O aprimoramento do funcionamento do SUS e sua defesa são prioridades para o governo federal. Garantir atendimento qualitativo e no tempo adequado às necessidades das pessoas é meta prioritária da minha gestão. Temos de buscar quantidade e qualidade; o humanismo nas relações entre o serviço e as pessoas deve ser objeto prioritário, porque a dignidade é bem maior e princípio da nossa República. Nesse aspecto, o Programa Mais Médicos continua estratégico, porque fortalece a atenção básica essencial para o SUS, principal porta de entrada do sistema. Também estamos trabalhando para implementar oportunamente o Mais Especialidades, com o objetivo de dar efetividade à continuidade do itinerário terapêutico de acordo com as necessidades de saúde das pessoas que adentram o SUS, em tempo oportuno. É preciso avançar no aprimoramento do SUS, que ainda tem muitos gargalos a ser superados. Para fazer saúde, é preciso convidar todos os participantes – profissionais de saúde, técnicos, especialistas, servidores, usuários, gestores – para estar conosco na construção permanente dessa política pública de elevação da vida.
Consensus – O SUS vive um momento crítico em relação ao seu financiamento. Com a situação econômica atual, o orçamento do Ministério da Saúde, já aquém do necessário, sofreu cortes consideráveis que ameaçam ainda mais a sustentabilidade do sistema. Tendo em vista a sua experiência na articulação política dentro do Congresso Nacional, como o senhor pretende atuar na busca por mais financiamento para a Saúde?

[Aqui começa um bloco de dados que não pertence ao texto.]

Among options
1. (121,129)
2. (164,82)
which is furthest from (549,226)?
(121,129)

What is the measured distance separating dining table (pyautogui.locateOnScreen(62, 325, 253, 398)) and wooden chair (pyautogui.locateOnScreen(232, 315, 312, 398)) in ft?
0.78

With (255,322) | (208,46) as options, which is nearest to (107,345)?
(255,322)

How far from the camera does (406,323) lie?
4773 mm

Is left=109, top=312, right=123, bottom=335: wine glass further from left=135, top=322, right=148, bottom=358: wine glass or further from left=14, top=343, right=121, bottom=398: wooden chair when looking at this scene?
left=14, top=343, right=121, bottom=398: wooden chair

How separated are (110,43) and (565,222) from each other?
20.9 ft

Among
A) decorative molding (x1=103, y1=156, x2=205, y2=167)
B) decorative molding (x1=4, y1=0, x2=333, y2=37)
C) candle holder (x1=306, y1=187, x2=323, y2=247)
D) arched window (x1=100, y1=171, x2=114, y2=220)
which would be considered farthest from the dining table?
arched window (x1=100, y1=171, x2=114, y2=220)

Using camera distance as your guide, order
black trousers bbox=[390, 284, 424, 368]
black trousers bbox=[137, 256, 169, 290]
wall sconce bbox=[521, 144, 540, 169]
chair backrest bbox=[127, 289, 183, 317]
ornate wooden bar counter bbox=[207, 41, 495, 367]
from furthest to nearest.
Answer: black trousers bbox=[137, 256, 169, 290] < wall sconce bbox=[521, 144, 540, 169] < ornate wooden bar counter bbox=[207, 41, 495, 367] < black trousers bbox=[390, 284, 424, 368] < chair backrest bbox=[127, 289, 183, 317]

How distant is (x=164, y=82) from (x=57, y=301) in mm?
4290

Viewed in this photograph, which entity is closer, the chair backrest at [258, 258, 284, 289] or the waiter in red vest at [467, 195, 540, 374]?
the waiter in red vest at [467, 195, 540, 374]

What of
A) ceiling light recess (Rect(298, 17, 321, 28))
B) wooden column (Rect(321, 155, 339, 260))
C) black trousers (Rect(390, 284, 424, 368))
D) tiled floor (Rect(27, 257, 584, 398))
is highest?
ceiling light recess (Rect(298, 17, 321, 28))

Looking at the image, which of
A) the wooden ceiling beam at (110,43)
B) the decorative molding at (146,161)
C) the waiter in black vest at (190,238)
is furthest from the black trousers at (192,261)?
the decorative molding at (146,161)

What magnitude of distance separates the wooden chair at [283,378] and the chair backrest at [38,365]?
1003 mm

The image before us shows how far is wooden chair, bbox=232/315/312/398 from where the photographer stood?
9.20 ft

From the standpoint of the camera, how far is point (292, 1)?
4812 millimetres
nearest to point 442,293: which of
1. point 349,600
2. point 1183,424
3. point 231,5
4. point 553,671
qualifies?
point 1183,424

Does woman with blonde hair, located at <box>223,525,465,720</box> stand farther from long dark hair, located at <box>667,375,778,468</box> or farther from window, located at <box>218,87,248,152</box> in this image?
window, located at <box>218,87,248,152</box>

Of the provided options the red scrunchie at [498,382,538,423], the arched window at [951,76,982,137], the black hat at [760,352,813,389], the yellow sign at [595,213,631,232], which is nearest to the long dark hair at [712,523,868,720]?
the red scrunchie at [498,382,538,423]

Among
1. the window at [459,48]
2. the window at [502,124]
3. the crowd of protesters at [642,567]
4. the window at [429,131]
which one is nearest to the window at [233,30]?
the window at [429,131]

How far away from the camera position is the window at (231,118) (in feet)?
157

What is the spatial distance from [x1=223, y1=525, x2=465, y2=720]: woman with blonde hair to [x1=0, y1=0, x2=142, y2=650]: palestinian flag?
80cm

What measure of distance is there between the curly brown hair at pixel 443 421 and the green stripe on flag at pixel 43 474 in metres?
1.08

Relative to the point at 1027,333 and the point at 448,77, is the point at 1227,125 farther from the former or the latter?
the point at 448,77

Marcelo Castro: É preciso superar o subfinanciamento da saúde. Este é um caminho difícil em razão da crise econômica conjuntural por que passa o país, mas isso não pode ser motivo para se abandonar a melhoria do orçamento público na saúde. O subfinanciamento está agravado com a queda das Receitas Correntes Líquidas (RCL) do governo federal, que serve de base para o cálculo dos gastos da União com o setor.
O Ministério defende o debate junto com a sociedade para viabilizar novas fontes de financiamento para a saúde. Nesse momento, uma das principais propostas em andamento é a CPMF, que fortalece o financiamento da União na Saúde e, em especial, reforça os orçamentos dos municípios e estados.
Atualmente, o orçamento dos municípios é o mais comprometido. A Constituição estabelece 15% de suas receitas para ser aplicada na saúde. Na média, no entanto, esse investimento já supera os 20%. A dificuldade é seguida pelos estados e, finalmente, pela União. O que buscamos é aumentar os recursos da saúde em um trabalho de convencimento dos parlamentares e da população para que compreendam o momento pelo qual passa o país. A crise não pode prejudicar políticas de relevância social e tão necessária às pessoas, em especial em época de dificuldades. Entendo que temos esse dever e compromisso de convencer a todos para as necessidades conjunturais da saúde que precisa continuar viva, forte e atendendo sempre e melhor as pessoas. Estou comprometido com essa causa.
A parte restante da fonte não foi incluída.